About this task:
Copy the text of each item below word for word, one item per line, leaving out the pictures.

Materials provided:
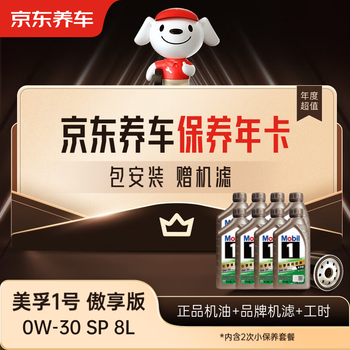 Jingdong car maintenance annual card mobil 1 proud edition 2nd annual card ready in store. 0w-30 sp 8l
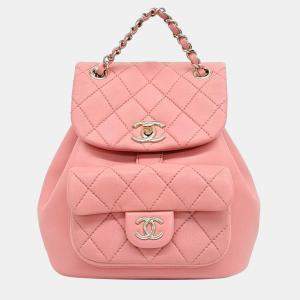 Chanel Duma Small Backpack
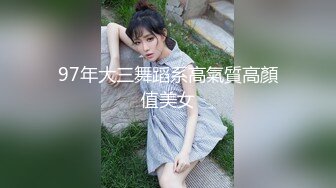 高冷女神明星脸妹子 高颜值性感黑衣妹子第2场，从沙发到大床上全是爱的痕迹！--4K字幕版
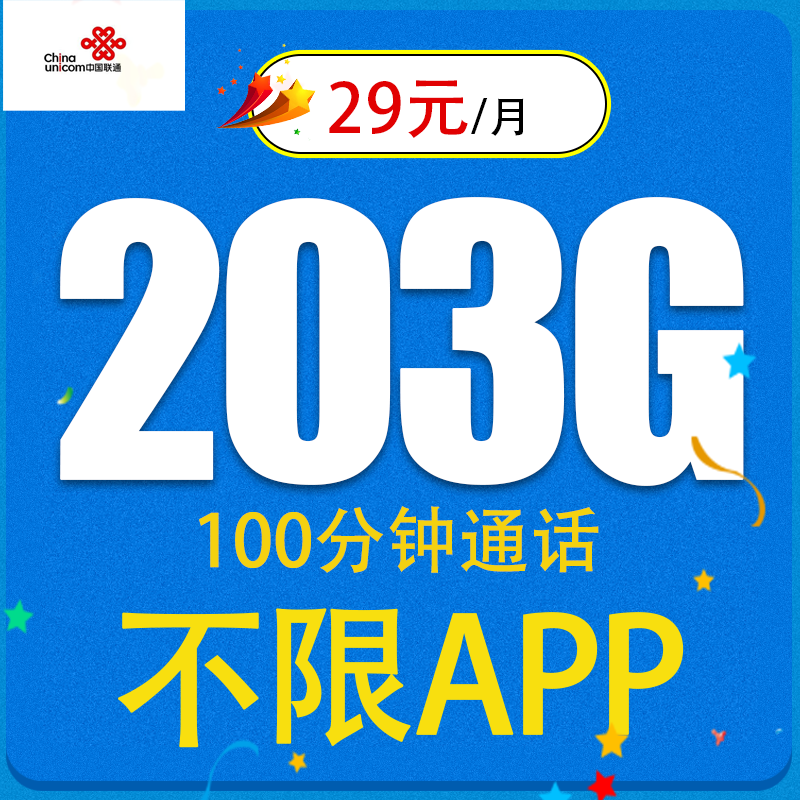 中国联通电话卡全国通用大流量卡不限速5g手机卡上网卡 如意卡 29元203G全国流量不限速100分钟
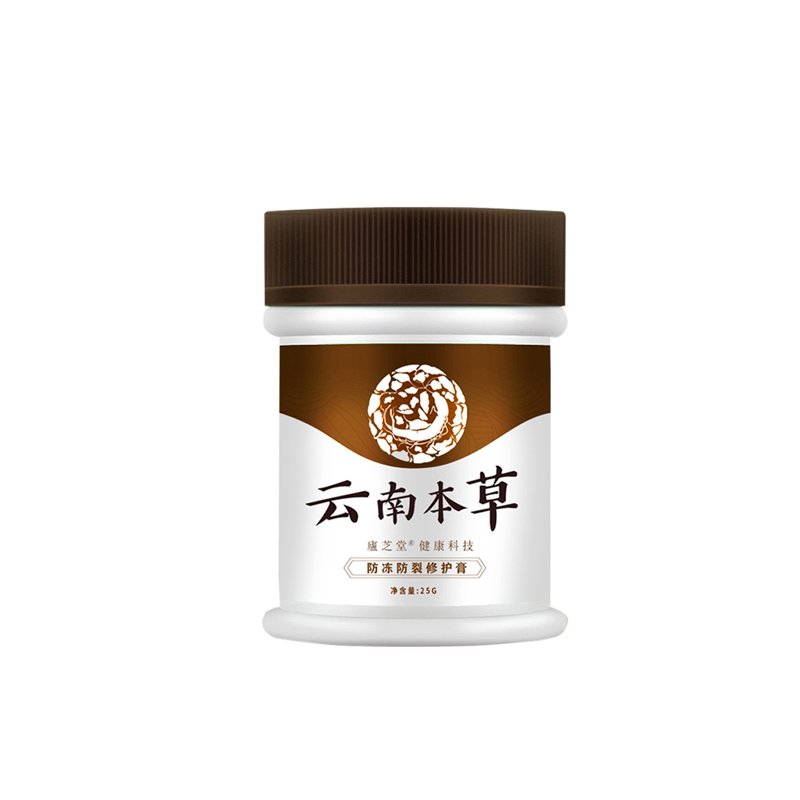 盧芝堂 防干裂护手霜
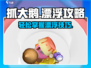 抓大鹅🔥《漂浮秘籍》游戏技巧大公开🎮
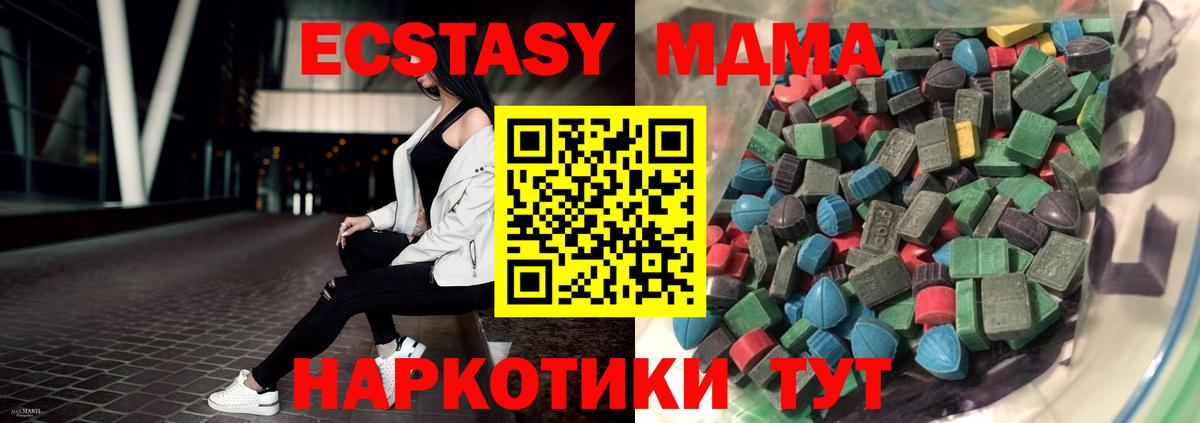 Ecstasy 99% Ефремов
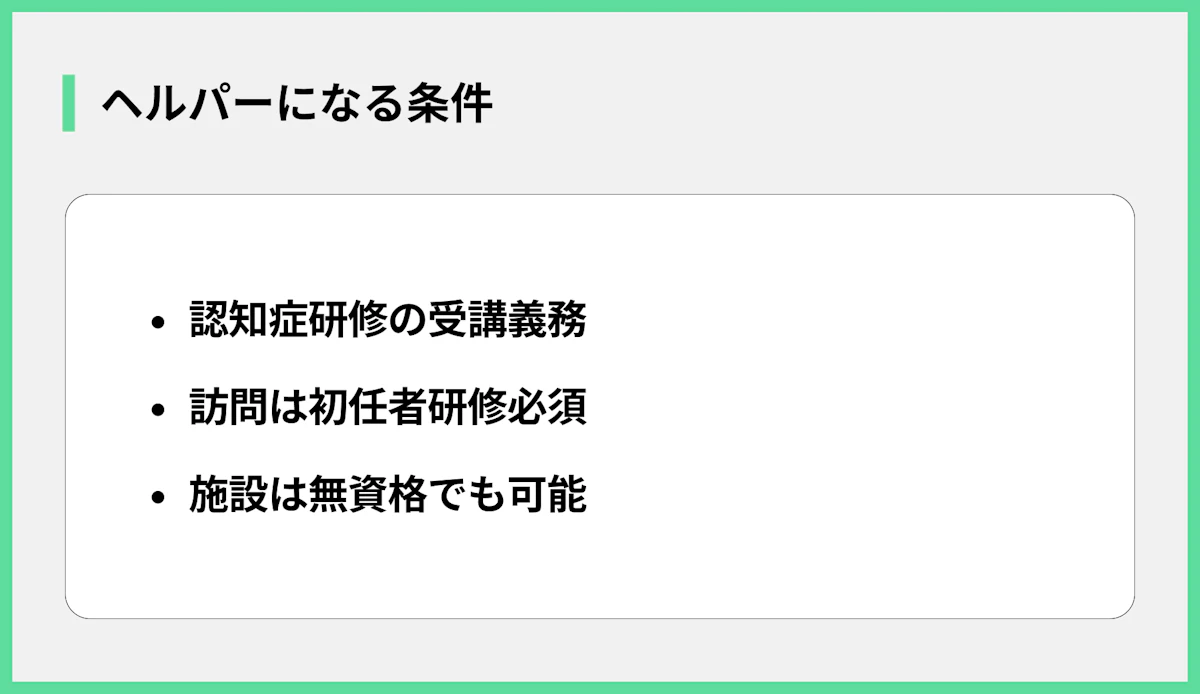 ヘルパーになる条件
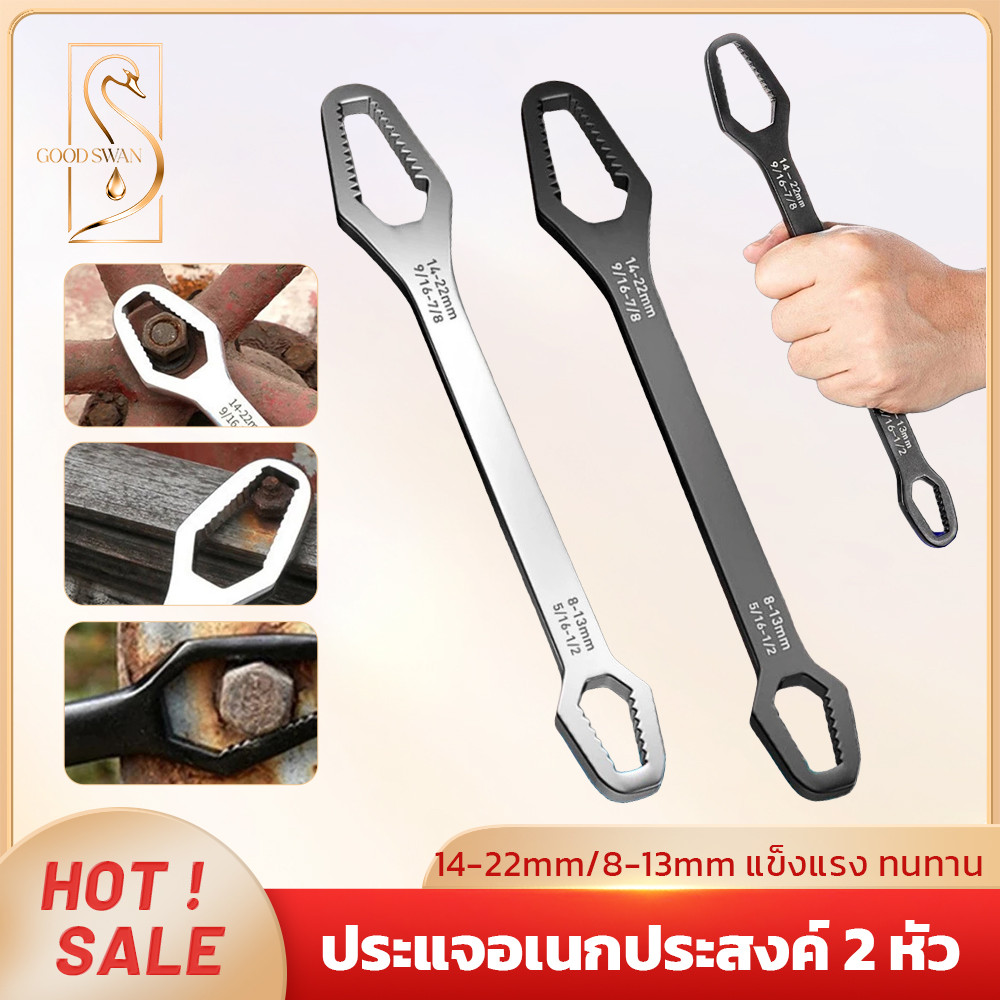 GOOD SWAN ประแจสองหัวอเนกประสงค์ 8-22 มม. 15 in 1 ใช้งานได้ทั้งบ้านและรถยนต์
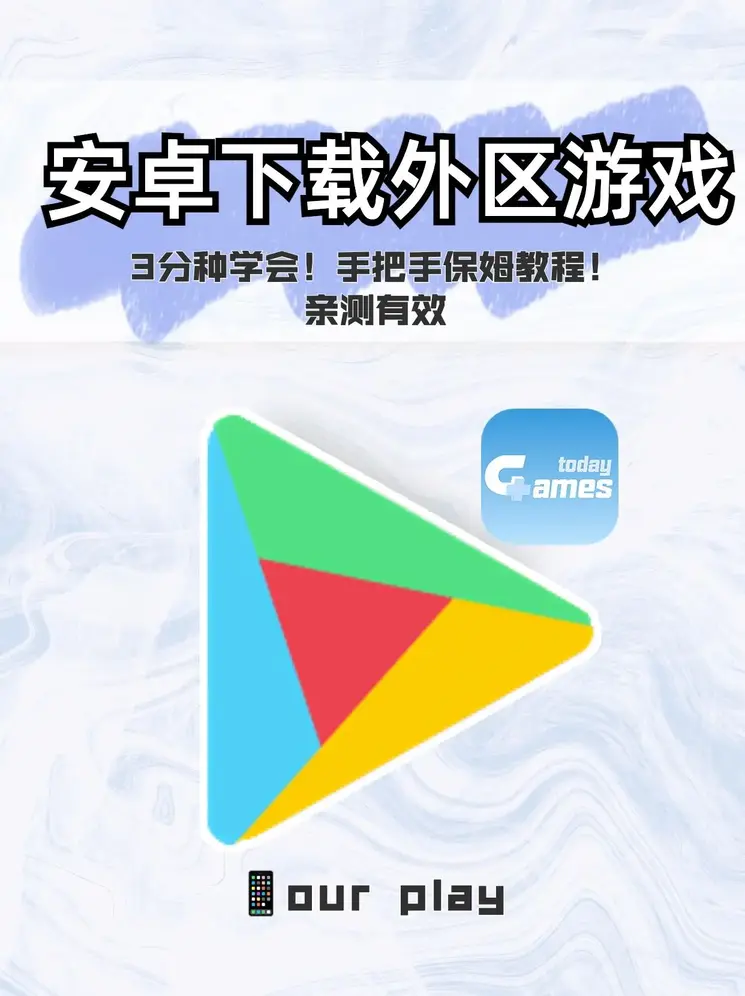 168体育官网app下载最新版截图0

Solution to the problem:
 Jingdong car maintenance annual card mobil 1 proud edition 2nd annual card ready in store. 0w-30 sp 8l
 Chanel Duma Small Backpack
 高冷女神明星脸妹子 高颜值性感黑衣妹子第2场，从沙发到大床上全是爱的痕迹！--4K字幕版
 中国联通电话卡全国通用大流量卡不限速5g手机卡上网卡 如意卡 29元203G全国流量不限速100分钟
 盧芝堂 防干裂护手霜
 抓大鹅🔥《漂浮秘籍》游戏技巧大公开🎮
 Ecstasy 99% Ефремов
 ヘルパーになる条件
 GOOD SWAN ประแจสองหัวอเนกประสงค์ 8-22 มม. 15 in 1 ใช้งานได้ทั้งบ้านและรถยนต์
 168体育官网app下载最新版截图0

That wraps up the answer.